Sprite trials label-less packaging in sustainability drive

Coca‑Cola will temporarily remove labels from Sprite and Sprite Zero on-the-go bottles this January in a limited trial of “label-less” packaging.

The pilot will see labels temporarily removed from single 500ml Sprite and Sprite Zero bottles and replaced with an embossed logo on the front of the pack.

Laser-engraved product and nutritional information will appear on the back of pack.

While existing labels in the UK are fully recyclable, removing them simplifies the recycling process, according to Coca Cola.

It removes the need to separate them from the bottles during the recycling process, and reduces the amount of packaging material used overall.
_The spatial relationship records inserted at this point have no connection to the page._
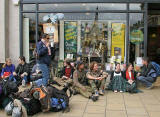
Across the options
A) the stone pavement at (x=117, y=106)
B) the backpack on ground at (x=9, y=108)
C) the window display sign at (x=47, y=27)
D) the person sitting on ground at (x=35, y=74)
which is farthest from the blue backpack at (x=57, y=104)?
the window display sign at (x=47, y=27)

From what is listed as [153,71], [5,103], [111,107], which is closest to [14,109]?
[5,103]

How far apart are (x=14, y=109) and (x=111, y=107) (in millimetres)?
2436

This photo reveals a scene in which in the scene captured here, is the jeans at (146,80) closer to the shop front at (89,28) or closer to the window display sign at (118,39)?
the shop front at (89,28)

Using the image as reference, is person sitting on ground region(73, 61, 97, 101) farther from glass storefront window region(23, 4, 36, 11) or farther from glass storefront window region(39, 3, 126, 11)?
glass storefront window region(23, 4, 36, 11)

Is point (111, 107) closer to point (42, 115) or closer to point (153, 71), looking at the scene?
point (42, 115)

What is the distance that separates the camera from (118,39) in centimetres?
995

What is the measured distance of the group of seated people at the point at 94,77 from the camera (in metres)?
7.39

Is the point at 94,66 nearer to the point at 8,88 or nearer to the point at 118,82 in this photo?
the point at 118,82

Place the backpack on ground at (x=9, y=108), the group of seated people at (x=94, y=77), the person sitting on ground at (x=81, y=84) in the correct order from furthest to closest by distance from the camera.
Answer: the group of seated people at (x=94, y=77) → the person sitting on ground at (x=81, y=84) → the backpack on ground at (x=9, y=108)

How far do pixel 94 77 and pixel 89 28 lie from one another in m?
3.14

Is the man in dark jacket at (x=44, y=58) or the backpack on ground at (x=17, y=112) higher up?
the man in dark jacket at (x=44, y=58)

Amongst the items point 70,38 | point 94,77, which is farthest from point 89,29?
point 94,77

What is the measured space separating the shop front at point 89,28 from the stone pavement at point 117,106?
2.50 metres

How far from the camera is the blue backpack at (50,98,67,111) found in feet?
18.4
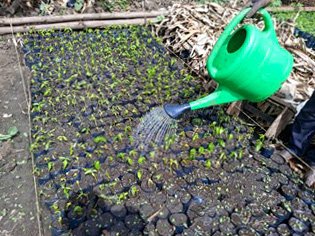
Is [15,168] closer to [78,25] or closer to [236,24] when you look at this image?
[236,24]

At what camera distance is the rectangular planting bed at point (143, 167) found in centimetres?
215

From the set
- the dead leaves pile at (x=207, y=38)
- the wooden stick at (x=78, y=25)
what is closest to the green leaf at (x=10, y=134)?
the wooden stick at (x=78, y=25)

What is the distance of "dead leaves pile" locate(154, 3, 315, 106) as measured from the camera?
125 inches

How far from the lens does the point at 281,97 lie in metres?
2.86

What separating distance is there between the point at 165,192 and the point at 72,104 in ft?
4.40

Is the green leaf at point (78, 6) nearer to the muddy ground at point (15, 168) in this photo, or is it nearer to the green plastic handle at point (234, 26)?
the muddy ground at point (15, 168)

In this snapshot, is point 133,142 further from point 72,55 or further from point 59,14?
point 59,14

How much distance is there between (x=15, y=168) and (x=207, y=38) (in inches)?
106

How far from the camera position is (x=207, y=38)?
13.1ft

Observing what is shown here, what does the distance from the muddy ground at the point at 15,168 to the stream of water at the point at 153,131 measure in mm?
911

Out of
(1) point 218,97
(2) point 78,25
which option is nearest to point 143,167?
(1) point 218,97

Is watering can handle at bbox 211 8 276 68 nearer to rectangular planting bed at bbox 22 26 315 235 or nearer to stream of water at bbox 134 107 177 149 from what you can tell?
stream of water at bbox 134 107 177 149

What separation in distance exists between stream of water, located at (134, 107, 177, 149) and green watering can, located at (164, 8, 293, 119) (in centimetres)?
63

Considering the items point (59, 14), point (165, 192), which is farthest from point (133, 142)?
point (59, 14)
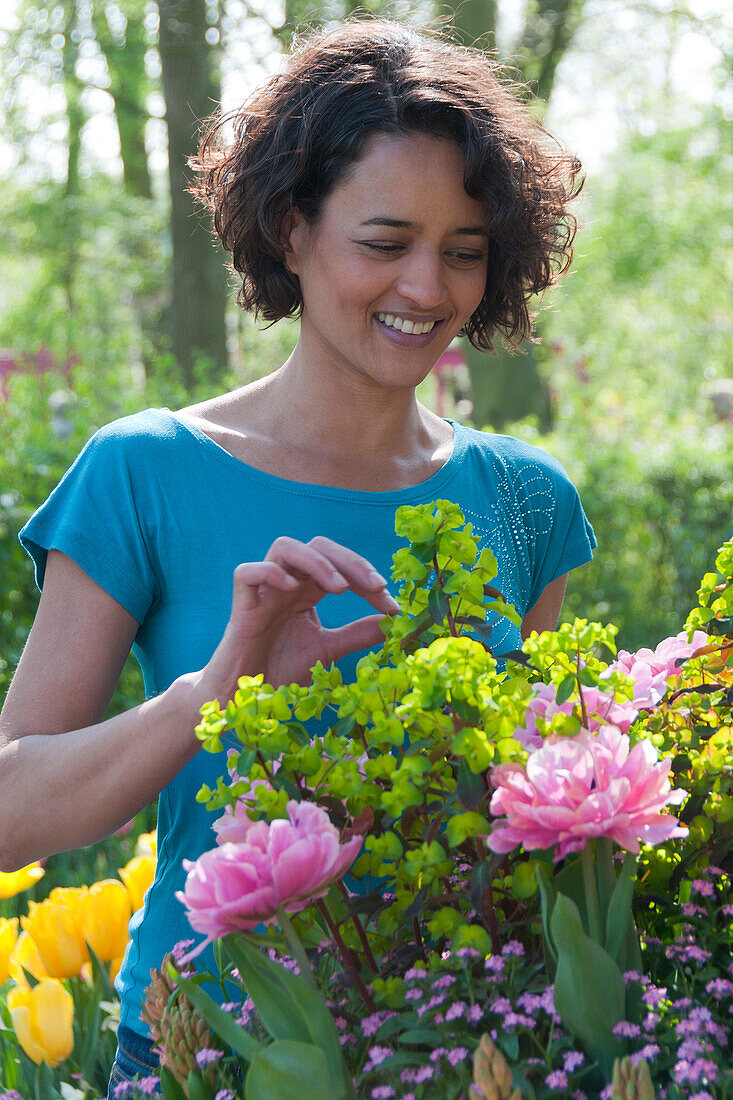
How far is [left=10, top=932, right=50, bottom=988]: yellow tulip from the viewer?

The limited trial bottles will feature green and transparent attached caps identifying them as Sprite or Sprite Zero respectively.

“We want to help create a future where plastic drink packaging will always have more than one life.

“Labels contain valuable information for consumers, but with the help of technology we can now trial other ways to share this information while reducing the amount of packaging we use,” Dusan Stojankic, VP Franchise Operations, GB&I at Coca‑Cola Great Britain commented.

Javier Meza, VP Marketing, Coca‑Cola Europe highlighted the change from a marketing perspective:
“The trial we are announcing today is a milestone for the industry. It’s the first time these two technologies have been used in a pilot globally, where a Coca‑Cola product will appear in a label-less, single-unit bottle sold in-store.

“Although the design change may sound simple, this is a big shift from a marketing perspective. This trial could contribute to longer-term changes to the way brands communicate with their consumers.”

Sustainability focused-design

In recent years, Coca‑Cola introduced a number of design changes to help reduce packaging waste, including turning Sprite bottles from green to clear plastic to make them easier to recycle back into bottles.

It has also introduced attached caps to its bottles, ensuring that the cap stays connected to the bottle after opening to reduce the potential for littering; and invested in new designs to reduce the amount of packaging it uses, such as creating lightweight bottles and reducing the materials used in external packaging.

The bottles have been limited only to the UK and will not affect the Middle East.